BEGIN INPUT DATA
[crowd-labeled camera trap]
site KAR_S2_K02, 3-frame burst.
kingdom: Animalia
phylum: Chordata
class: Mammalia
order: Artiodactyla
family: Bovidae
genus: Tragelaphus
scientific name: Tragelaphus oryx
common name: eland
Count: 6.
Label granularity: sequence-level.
END INPUT DATA
**YOUR INSTRUCTIONS**
Could you retype the whole listing above without altering a word?

**FINISHED TASK**
[crowd-labeled camera trap]
site KAR_S2_K02, 3-frame burst.
kingdom: Animalia
phylum: Chordata
class: Mammalia
order: Artiodactyla
family: Bovidae
genus: Tragelaphus
scientific name: Tragelaphus oryx
common name: eland
Count: 6.
Label granularity: sequence-level.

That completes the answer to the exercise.